For Acting, a scene study class, we performed the last two acts of Summerfolk by the late nineteenth-century Russian playwright Maxim Gorky. For Shakespeare, my class was divided into segments from Much Ado About Nothing and All’s Well That Ends Well, in which we delved into hefty monologues and were cast in scenes.
Even as an English major, I can say that I have never learned more about Shakespeare than at the London Dramatic Academy. There is no way one can say a line from his work without truly knowing the context and purpose behind each word. We poured over speeches for hours, dissecting layers of subtle context.
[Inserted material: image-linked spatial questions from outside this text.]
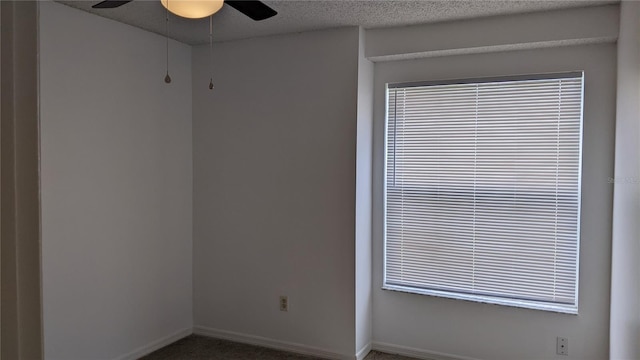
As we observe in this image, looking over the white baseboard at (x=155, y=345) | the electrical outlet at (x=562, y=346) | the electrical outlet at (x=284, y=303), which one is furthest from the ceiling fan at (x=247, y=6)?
the electrical outlet at (x=562, y=346)

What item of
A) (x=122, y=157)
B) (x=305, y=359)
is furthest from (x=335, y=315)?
(x=122, y=157)

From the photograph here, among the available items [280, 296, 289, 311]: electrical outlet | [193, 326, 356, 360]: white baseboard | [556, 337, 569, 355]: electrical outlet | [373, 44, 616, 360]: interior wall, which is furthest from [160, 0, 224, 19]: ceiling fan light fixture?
[556, 337, 569, 355]: electrical outlet

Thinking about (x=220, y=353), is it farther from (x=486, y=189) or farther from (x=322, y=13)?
(x=322, y=13)

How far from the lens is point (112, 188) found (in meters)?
3.22

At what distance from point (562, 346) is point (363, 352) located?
1.32 m

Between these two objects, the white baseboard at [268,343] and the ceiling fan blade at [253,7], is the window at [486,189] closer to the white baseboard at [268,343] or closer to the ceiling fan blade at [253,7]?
the white baseboard at [268,343]

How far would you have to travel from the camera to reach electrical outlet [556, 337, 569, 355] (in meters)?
3.05

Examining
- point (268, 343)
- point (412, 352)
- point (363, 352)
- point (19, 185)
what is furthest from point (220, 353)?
point (19, 185)

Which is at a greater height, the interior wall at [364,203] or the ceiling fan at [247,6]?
the ceiling fan at [247,6]

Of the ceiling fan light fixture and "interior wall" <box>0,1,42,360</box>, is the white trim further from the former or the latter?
"interior wall" <box>0,1,42,360</box>

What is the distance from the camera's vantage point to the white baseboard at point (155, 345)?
338 centimetres

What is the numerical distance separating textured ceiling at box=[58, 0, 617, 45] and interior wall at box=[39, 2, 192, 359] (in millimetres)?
229

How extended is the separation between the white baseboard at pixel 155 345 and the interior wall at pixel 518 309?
1551 mm

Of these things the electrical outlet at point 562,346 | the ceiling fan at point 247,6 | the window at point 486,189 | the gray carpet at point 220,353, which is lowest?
the gray carpet at point 220,353
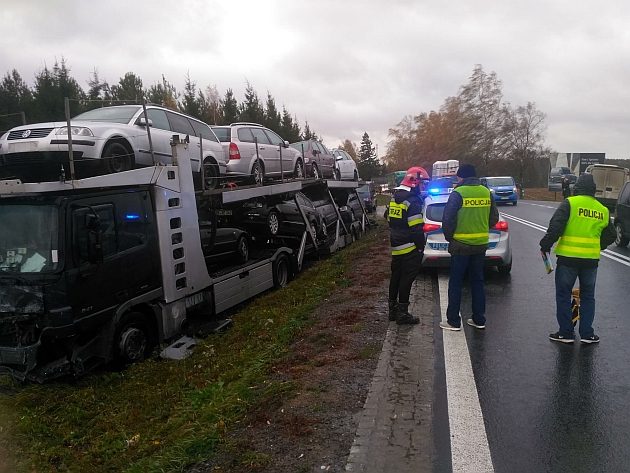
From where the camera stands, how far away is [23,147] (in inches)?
239

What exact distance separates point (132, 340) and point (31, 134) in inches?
108

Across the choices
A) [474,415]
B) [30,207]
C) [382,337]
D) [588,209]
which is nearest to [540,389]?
[474,415]

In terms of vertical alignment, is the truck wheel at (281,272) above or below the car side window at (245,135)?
below

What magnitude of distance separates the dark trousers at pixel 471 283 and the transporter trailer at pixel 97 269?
11.7ft

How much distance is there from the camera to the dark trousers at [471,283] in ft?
19.1

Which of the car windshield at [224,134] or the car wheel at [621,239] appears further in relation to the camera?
the car wheel at [621,239]

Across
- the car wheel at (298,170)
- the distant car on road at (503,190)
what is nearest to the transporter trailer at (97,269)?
the car wheel at (298,170)

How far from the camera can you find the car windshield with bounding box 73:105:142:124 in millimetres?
7449

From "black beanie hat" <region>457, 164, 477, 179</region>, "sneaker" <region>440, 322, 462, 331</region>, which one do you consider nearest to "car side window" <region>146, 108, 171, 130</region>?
"black beanie hat" <region>457, 164, 477, 179</region>

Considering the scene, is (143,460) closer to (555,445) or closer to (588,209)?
(555,445)

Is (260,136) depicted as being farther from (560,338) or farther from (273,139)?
(560,338)

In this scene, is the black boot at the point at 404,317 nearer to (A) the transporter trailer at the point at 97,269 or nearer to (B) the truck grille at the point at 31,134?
(A) the transporter trailer at the point at 97,269

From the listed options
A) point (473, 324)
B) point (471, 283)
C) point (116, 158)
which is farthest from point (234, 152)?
point (473, 324)

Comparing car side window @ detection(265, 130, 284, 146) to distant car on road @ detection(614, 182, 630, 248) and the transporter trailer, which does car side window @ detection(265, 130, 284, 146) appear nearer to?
the transporter trailer
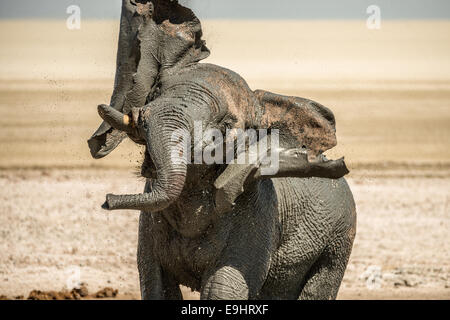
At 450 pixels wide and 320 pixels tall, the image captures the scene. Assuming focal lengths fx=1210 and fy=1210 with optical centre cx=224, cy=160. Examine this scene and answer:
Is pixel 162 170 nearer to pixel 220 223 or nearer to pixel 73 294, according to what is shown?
pixel 220 223

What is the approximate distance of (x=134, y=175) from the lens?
1449 cm

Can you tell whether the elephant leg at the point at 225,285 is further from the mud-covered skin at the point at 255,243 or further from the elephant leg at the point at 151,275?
the elephant leg at the point at 151,275

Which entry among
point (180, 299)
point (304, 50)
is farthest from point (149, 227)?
point (304, 50)

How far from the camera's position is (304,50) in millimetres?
37781

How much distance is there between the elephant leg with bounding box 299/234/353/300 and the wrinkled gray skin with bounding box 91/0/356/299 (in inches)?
3.6

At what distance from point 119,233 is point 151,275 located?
571cm

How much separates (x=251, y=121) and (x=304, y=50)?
1263 inches

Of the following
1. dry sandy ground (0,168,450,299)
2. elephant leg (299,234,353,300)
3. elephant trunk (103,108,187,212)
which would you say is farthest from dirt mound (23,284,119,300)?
elephant trunk (103,108,187,212)

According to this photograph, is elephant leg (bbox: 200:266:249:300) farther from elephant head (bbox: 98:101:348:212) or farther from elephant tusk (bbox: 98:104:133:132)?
elephant tusk (bbox: 98:104:133:132)

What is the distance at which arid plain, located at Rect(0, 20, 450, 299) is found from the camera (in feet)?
33.3

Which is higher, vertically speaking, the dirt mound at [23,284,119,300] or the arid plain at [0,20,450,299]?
the dirt mound at [23,284,119,300]

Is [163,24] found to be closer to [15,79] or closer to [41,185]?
[41,185]

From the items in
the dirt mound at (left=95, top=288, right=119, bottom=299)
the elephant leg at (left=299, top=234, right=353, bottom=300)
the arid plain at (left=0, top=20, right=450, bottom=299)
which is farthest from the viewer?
the arid plain at (left=0, top=20, right=450, bottom=299)

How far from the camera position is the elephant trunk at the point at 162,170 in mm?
5301
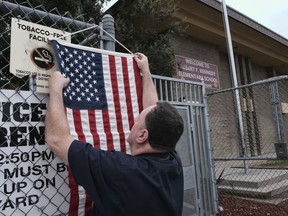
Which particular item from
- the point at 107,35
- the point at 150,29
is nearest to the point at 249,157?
the point at 150,29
I never realized how brilliant his language was until I had to become one of his characters in the program.
In addition to classes, each week we saw a professional show, whether it was a traditional ballet like Giselle on the West End, experimental modernist theatre on the fringes of London, or a six-hour performance (in Dutch) of all three of Shakespeare’s Roman tragedies.
Going to shows each week gave me an understanding of the culture in London, as we traveled all over the city to see each show and as each performance drew a different audience.
Master classes were also held periodically throughout the semester, where professionals such as agents, writers, and working actors talked to us about their experiences in show business.
I like to think of my time studying abroad as my own version of lab research. In the same way my friends in the sciences work with professors, I was able to glean hands-on experience by working on the craft with professional actors. Also, I was able to enrich my knowledge of the theatre business through hearing about their career paths.
I am not saying that students in the humanities need to study abroad in order to conduct research—an English major could work with a Cornell professor who is writing a book, for example. I am suggesting that it is an academically fulfilling alternative.
One of the most important aspects of my study abroad experience was the bond that I made with my fellow students. I figured that spending every day with the same people would become boring—or worse, tense—given the emotional environment that is theatre life.
I experienced the opposite. Whether we were in the rehearsal room at our shared courtyard in West Kensington or flying across Europe for a spontaneous weekend trip, I could not have asked for a better group of actors and friends to learn from and look up to.
Studying abroad, oddly enough, also made me appreciate the life I had built at Cornell. While I didn’t miss the bleary-eyed delirium of prelim season, I felt nostalgic about things such as CTB with friends after class, sunsets at Libe Slope, and walking around the gorges.
Being in London helped me realize that Cornellians share a unique understanding with each other. I would never have come to this realization about my connection to Cornell, before graduation, if I had not studied abroad. I am grateful that I will be able to spend my senior year with this newfound appreciation.